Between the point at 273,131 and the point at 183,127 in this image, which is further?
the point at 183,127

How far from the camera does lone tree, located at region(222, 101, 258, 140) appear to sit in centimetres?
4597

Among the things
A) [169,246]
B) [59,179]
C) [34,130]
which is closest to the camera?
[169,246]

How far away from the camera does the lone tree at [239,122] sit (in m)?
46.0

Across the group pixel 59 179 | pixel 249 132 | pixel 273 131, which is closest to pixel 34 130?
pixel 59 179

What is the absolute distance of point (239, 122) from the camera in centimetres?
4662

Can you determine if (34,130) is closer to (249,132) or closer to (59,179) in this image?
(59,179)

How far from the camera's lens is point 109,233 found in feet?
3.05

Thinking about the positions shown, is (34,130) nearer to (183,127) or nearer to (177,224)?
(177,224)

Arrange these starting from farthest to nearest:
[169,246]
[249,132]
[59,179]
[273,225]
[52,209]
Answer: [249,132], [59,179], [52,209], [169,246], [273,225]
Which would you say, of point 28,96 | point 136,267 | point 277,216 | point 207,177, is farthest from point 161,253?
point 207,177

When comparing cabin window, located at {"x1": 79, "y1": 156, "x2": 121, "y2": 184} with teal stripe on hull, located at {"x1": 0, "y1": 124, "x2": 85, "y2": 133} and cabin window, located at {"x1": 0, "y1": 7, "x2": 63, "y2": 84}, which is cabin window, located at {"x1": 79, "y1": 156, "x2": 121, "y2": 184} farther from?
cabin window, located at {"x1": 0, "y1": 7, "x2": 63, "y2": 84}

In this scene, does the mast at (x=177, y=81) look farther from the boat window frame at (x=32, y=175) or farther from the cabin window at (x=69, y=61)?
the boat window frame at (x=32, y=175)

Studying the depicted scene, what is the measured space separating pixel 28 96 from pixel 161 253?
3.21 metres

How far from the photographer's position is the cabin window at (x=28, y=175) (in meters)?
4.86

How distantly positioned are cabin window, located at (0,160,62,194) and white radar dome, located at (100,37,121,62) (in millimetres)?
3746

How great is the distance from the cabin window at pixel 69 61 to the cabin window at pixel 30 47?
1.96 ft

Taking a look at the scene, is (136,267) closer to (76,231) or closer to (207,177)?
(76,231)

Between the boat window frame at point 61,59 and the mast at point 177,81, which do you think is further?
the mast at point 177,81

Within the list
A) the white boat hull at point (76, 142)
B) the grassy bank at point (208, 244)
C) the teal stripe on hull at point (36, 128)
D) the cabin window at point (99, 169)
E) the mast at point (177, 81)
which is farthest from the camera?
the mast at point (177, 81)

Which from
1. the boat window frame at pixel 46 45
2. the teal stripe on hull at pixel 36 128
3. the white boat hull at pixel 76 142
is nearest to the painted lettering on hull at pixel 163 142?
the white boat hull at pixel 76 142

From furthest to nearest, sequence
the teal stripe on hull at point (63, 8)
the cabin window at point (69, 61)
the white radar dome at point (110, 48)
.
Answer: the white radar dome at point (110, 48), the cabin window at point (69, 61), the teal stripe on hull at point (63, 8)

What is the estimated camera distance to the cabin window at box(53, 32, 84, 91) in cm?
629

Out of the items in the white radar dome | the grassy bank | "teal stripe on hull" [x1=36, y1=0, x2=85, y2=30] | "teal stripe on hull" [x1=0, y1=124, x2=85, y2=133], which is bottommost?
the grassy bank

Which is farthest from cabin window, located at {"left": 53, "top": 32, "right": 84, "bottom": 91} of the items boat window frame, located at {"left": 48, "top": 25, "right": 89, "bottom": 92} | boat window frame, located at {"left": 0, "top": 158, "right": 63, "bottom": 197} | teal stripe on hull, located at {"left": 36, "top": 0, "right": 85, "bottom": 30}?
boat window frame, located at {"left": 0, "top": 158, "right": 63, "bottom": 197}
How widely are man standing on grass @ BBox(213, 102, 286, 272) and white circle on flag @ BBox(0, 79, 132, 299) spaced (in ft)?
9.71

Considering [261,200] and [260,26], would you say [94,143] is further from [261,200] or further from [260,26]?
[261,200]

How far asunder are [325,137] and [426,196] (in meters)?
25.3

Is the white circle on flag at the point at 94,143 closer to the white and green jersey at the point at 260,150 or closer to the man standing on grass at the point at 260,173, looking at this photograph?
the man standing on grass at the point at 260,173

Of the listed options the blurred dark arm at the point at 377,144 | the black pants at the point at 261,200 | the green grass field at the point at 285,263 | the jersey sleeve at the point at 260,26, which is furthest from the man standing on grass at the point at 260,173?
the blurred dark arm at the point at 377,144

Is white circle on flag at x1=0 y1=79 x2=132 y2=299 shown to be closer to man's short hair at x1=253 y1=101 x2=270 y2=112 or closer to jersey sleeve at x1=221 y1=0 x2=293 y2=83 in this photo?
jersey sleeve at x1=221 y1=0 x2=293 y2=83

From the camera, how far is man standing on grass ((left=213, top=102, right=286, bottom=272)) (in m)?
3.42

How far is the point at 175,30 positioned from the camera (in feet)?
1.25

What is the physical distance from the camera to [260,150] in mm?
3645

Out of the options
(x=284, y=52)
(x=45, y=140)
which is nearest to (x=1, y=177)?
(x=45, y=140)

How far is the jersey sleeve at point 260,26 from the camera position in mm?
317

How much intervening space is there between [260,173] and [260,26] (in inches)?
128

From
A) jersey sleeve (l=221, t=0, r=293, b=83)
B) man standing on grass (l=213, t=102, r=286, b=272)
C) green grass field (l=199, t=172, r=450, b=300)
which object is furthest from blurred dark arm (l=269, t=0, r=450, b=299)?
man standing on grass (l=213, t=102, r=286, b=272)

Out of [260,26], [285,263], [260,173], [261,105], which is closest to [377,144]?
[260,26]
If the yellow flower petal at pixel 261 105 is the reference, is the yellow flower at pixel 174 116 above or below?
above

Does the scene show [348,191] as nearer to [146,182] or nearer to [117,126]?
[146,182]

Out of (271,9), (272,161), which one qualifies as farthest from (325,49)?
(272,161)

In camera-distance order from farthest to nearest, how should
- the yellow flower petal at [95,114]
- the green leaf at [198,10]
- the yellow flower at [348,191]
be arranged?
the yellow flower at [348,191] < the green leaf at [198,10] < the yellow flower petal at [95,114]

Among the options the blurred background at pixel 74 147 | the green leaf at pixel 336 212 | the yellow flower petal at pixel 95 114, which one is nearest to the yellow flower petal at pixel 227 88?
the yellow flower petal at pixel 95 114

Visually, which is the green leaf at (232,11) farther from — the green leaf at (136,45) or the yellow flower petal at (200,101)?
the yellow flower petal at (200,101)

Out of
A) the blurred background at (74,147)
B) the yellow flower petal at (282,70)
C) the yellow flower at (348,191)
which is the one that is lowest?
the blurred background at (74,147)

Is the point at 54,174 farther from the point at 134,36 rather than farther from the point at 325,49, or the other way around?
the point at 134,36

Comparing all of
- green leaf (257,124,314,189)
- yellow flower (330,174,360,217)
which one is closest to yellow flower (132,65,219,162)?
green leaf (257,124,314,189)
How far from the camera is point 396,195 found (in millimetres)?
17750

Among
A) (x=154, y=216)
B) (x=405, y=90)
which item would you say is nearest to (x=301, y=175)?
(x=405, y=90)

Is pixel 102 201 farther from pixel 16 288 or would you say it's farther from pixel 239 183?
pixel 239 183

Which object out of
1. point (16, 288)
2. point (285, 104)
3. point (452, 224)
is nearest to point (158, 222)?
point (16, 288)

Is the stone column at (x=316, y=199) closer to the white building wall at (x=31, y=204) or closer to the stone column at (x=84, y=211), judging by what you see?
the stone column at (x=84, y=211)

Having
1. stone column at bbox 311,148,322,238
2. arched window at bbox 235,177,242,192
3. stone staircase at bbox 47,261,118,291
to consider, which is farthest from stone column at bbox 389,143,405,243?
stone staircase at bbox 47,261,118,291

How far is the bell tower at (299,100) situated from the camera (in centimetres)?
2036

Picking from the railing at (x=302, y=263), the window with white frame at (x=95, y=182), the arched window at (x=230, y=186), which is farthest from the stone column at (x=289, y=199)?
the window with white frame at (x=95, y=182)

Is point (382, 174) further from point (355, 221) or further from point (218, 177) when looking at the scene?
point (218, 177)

==*==

▶ _Directions_
Using the material above, reproduce exactly the line that contains "Among the options" and all lines after it through the last one, and only those.

▶ _Answer for this exercise_
Among the options the blurred background at pixel 74 147 | the green leaf at pixel 336 212 | the yellow flower petal at pixel 95 114, which one is nearest to the yellow flower petal at pixel 227 88?
the yellow flower petal at pixel 95 114

Visually, which is the green leaf at (232,11) farther from — the green leaf at (136,45) or the yellow flower petal at (200,101)?
the yellow flower petal at (200,101)

Out of
A) the blurred background at (74,147)
B) the yellow flower petal at (282,70)
C) the yellow flower at (348,191)
which is the one that is lowest?
the blurred background at (74,147)

Is the point at 54,174 farther from the point at 134,36 rather than farther from the point at 325,49, or the other way around?
the point at 134,36

Comparing all of
- green leaf (257,124,314,189)
- yellow flower (330,174,360,217)
which one is closest to yellow flower (132,65,219,162)?
green leaf (257,124,314,189)
How far from the camera is point 396,195 found (in millimetres)?
17750

Among
A) (x=154, y=216)
B) (x=405, y=90)
which item would you say is nearest to (x=301, y=175)?
(x=405, y=90)

Is pixel 102 201 farther from pixel 16 288 or would you say it's farther from pixel 239 183?
pixel 239 183

Which object out of
1. point (16, 288)
2. point (285, 104)
3. point (452, 224)
is nearest to point (158, 222)?
point (16, 288)

Is the stone column at (x=316, y=199) closer to the white building wall at (x=31, y=204) or closer to the stone column at (x=84, y=211), judging by what you see?
the stone column at (x=84, y=211)

Having
1. stone column at bbox 311,148,322,238
2. arched window at bbox 235,177,242,192
3. stone staircase at bbox 47,261,118,291
to consider, which is farthest from stone column at bbox 389,143,405,243?
stone staircase at bbox 47,261,118,291

How far is the bell tower at (299,100) situated from the camera (in centimetres)?
2036

Picking from the railing at (x=302, y=263), the window with white frame at (x=95, y=182), the arched window at (x=230, y=186), which is farthest from the stone column at (x=289, y=199)?
the window with white frame at (x=95, y=182)

Is point (382, 174) further from point (355, 221) or further from point (218, 177) when looking at the scene?
point (218, 177)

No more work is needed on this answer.